Local media in Saudi Arabia have said a story published by the Associated Press news agency stating that the advisory council to Saudi Arabia’s king had recommended easing a ban on women driving in the country is a “fabrication”.

Media quoted Mohammed Abdullah Al-Muhanna, the head of the Shura council, as calling the report “misinformed” and clearly showing a “lack of authenticity”. 

Earlier on Saturday, AP reported that the council, whose recommendations are not obligatory on the government, had reportedly endorsed that women over the age of 30 would be allowed to drive with numerous restrictions, including a curfew.

AP said a council member, who had spoken on the condition of anonymity, had said that the recommendations were made in a secret, closed session held in the past month.

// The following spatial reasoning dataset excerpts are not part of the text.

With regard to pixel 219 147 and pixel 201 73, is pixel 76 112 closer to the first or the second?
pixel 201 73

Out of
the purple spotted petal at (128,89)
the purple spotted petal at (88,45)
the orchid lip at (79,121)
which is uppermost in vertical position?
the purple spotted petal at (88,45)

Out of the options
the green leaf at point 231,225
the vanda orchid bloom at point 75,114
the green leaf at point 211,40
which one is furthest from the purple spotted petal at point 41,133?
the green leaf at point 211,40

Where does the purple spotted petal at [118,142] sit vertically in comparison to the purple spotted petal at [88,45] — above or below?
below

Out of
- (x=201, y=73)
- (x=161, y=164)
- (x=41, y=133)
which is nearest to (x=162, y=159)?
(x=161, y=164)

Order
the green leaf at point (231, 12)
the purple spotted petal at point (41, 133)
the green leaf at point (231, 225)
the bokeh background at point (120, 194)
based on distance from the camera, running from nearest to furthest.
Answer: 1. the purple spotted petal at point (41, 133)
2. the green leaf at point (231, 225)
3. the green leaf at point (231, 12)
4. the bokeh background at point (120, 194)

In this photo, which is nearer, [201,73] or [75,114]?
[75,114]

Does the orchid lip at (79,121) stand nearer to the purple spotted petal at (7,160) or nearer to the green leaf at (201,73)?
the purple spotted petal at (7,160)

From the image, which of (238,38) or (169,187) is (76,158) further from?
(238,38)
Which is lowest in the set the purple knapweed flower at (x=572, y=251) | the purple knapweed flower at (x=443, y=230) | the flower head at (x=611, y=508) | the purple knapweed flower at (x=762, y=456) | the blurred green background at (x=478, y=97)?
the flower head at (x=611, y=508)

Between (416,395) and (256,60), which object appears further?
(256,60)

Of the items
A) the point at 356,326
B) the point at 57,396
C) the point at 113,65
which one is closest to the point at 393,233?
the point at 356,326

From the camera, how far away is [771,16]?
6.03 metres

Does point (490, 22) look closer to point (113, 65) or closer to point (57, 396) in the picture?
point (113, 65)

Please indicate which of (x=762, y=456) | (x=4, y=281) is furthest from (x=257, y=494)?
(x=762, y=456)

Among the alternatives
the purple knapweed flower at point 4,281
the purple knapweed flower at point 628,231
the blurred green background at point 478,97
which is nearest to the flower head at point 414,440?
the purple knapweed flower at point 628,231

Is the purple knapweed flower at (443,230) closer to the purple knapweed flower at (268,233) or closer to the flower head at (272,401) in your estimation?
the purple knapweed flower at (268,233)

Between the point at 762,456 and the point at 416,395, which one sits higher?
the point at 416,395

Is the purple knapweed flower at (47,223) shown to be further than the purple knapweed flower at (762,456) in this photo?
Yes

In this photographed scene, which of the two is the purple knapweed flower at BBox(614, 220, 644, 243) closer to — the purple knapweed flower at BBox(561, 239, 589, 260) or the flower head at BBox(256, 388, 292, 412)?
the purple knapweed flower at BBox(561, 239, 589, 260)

Under the suggestions, only women over 30 would be allowed to drive and they would need permission from a male relative, usually a husband or father, and if they lack those then a brother or son.

They would be allowed to drive from 7am to 8pm on Saturday through Wednesday and noon to 8pm on the weekend – Thursday and Friday.

The conditions also require that the woman driver wear conservative dress and no make-up, the official said.

Within cities, they could drive without a male relative in the car, but outside the cities, a male relative’s presence would be required.

Female activists

The council had also reportedly said that a “female traffic department” would have to be created to deal with female drivers if their cars broke down or other problems and to issue fines.

The 150-member Shura Council is appointed by the king, drawing on various sectors of society to act as the closest thing to a parliament in the conservative kingdom, though it has no legislative powers.

King Abdullah has appointed women to it for the first time, and there are now 30 female members.

The driving ban has long forced families to hire live-in drivers for women. Women who can not afford a driver must rely on male relatives to drive them to work, school, shopping or the doctor.

Female activists launched their latest campaign to defy the driving ban on October 26, when dozens of women drove around their neighbourhoods and posted video clips of themselves driving on social networking sites.

The campaign prompted authorities to issue a statement warning violators would be dealt with firmly. Saudi Arabia has no written law barring women from driving, only fatwas, or religious edicts, by senior clerics.